Deportazioni di centinaia di migliaia di persone per far posto a nuove aree produttive o ad aeroporti, inquinamento alle stelle (ricordiamo le Olimpiadi di Pechino e i problemi di respirazione degli atleti?), ritmi di lavoro massacranti e senza regole (età, tutele, condizioni generali), rappresentano la sostanza di questo turbocapitalismo maoista. Obama dunque, ha giocato d’azzardo, continuando a far credere al mondo che dire “yes, we can” basti a far cambiare le cose. I cinesi hanno accettato la sfida, dopo aver convocato a Singapore il black president e avergli suggerito che le decisioni sarebbe stato meglio prenderle da soli, e hanno “risposto di prima” al tiro di punizione effettuato dagli americani, per usare metafore calcistiche.

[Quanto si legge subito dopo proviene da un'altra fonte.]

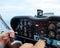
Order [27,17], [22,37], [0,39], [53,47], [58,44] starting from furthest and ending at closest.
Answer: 1. [22,37]
2. [27,17]
3. [53,47]
4. [58,44]
5. [0,39]

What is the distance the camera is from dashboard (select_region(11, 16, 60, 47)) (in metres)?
1.56

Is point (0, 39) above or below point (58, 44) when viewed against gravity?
above

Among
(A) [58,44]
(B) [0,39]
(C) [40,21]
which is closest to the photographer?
(B) [0,39]

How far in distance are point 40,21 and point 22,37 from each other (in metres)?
0.38

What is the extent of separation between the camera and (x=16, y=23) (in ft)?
6.77

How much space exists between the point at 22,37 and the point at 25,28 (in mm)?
117

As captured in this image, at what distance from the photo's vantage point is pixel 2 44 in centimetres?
119

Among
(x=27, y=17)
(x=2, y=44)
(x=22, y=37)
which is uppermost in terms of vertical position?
(x=27, y=17)

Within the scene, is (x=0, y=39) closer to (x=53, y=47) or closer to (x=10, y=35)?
(x=10, y=35)

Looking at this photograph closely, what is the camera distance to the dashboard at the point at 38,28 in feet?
5.13

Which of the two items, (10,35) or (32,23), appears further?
(32,23)

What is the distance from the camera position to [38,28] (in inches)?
68.1

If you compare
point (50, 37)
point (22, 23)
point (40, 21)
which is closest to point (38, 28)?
point (40, 21)

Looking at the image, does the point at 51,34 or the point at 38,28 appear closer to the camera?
the point at 51,34
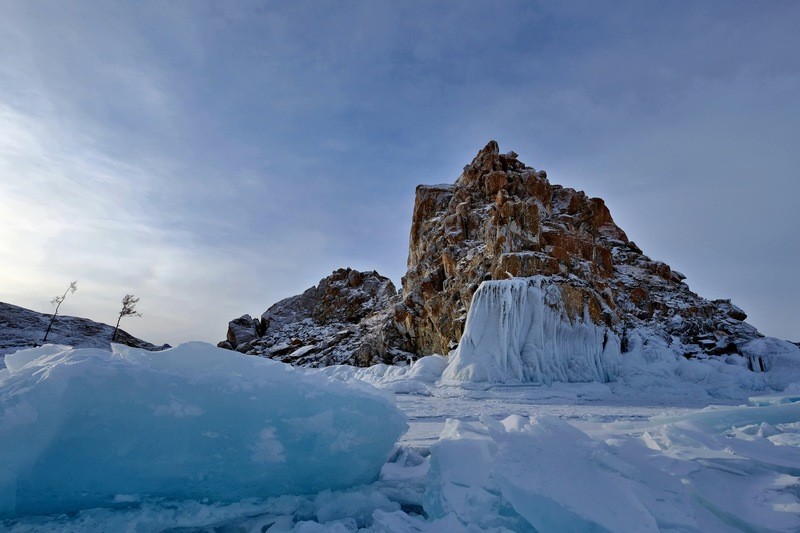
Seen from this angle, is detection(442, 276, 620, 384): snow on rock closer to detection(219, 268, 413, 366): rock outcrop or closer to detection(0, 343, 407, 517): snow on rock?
detection(219, 268, 413, 366): rock outcrop

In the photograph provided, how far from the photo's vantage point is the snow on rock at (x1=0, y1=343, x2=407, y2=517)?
111 inches

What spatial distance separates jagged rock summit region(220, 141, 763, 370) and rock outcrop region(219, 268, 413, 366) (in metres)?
0.23

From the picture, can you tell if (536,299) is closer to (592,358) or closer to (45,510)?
(592,358)

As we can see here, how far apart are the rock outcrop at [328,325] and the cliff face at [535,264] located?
741 cm

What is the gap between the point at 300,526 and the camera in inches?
119

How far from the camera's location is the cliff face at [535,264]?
81.9 ft

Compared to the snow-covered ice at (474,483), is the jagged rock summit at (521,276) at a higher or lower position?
higher

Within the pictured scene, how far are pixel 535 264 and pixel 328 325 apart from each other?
39.8 metres

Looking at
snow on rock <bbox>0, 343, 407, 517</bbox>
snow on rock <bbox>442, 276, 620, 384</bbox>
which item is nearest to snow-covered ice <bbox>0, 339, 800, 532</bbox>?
snow on rock <bbox>0, 343, 407, 517</bbox>

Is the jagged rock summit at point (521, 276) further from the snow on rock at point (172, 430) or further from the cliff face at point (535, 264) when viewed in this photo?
the snow on rock at point (172, 430)

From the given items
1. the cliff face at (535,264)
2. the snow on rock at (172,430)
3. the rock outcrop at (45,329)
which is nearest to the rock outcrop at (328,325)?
the cliff face at (535,264)

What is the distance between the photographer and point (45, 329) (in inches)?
1241

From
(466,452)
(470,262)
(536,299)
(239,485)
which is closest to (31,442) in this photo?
(239,485)

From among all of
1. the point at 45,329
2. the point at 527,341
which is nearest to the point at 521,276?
the point at 527,341
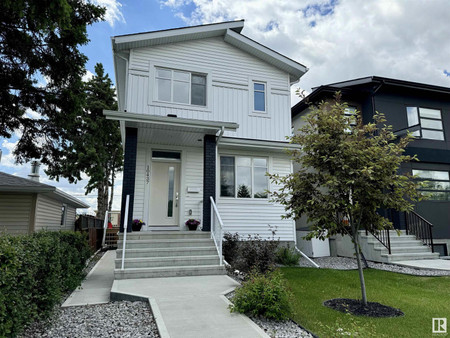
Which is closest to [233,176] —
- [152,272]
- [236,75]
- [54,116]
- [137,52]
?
[236,75]

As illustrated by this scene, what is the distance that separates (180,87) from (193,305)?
301 inches

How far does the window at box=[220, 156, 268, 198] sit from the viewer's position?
32.7 ft

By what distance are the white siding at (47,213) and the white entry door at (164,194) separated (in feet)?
13.1

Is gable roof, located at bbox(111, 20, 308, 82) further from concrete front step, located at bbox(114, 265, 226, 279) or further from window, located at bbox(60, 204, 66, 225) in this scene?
window, located at bbox(60, 204, 66, 225)

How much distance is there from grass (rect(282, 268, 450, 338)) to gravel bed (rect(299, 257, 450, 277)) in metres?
0.61

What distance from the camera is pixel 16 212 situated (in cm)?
1045

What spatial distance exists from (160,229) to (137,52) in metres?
5.97

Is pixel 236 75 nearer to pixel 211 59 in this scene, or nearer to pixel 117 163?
pixel 211 59

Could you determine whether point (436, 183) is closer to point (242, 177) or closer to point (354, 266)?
point (354, 266)

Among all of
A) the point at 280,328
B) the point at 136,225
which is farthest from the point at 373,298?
the point at 136,225

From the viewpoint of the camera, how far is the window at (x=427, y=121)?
12.6m

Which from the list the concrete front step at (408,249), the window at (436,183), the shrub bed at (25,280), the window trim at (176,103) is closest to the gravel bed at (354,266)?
the concrete front step at (408,249)

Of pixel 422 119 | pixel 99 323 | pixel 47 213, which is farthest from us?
pixel 422 119

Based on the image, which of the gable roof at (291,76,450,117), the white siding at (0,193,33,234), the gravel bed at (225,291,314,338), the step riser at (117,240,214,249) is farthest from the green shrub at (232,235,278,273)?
the white siding at (0,193,33,234)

Gli è andata bene, e “Yes we can” è diventato solo “yes”.
Ma alla popolazione mondiale, ai movimenti, alle speranze di un mondo diverso, senza rifugiati e olocausto climatico, senza siccità e deforestazione, senza inondazioni e desertificazioni provocati dall’eccesso di gas serra, che cosa rimane da fare?
Probabilmente Cop15 è servita. Essa aggiunge un ulteriore tassello, pur nella complessità dei cambiamenti politici continui che caratterizzano le forme di comando sulla nostra vita, verso l’acquisizione dell’indipendenza come unica strada praticabile. Chi continua a pensare che saranno gli stati o i governi a risolvere il problema, quello più di destra ma liberale, quello più di sinistra ma autoritario, non ne verrà mai fuori. Il senso del conflitto, durante questi vertici, è quello della rivendicazione del proprio diritto ad andare altrove, lontano dal mondo che questi leader, e il loro sistema, non fanno altro che riprodurre, continuamente.
E’ palese che lo scontro tra green economy e coalcapitalism può aprire delle possibilità per l’indipendenza. A patto di non assumere il green capitalism come un qualcosa di buono e giusto, un qualcosa per cui vale la pena combattere. Questo scontro è all’inizio, e la stessa trasformazione della Convenzione Onu sul Clima in una specie di WTO della CO2, la dice lunga sull’impossibilità per ora di immaginare meccanismi di governance nella crisi. Per ora niente molteplice distribuzione del comando, solo accentrazione unipolare e difesa del proprio orticello-nazione in vista di soluzioni che ancora non appaiono. Nel frattempo, però, noi dobbiamo vivere, come anche gli abitanti dello Stato di Tuvalu. La nostra democrazia assoluta intanto, si esprime non ricompononendosi in una proposta, o modello, unico.
Essa è fatta di tanti “comuni”, di una rete infinita di esperienze e risultati, di successi e difficoltà. Si determina come comune molteplice in occasione di eventi come questo, ma l’errore è spesso trasporre questa moltitudine come qualcosa che chiede soluzioni al sovrano: essa esiste e vince, se impone al sovrano, chiunque esso sia, di lasciarla partire senza scatenare le armate contro di essa. E’ un esodo la nuova democrazia dell’indipendenza. Ed è in marcia chi, qui ed ora, vive già come crede sia più giusto per tutti.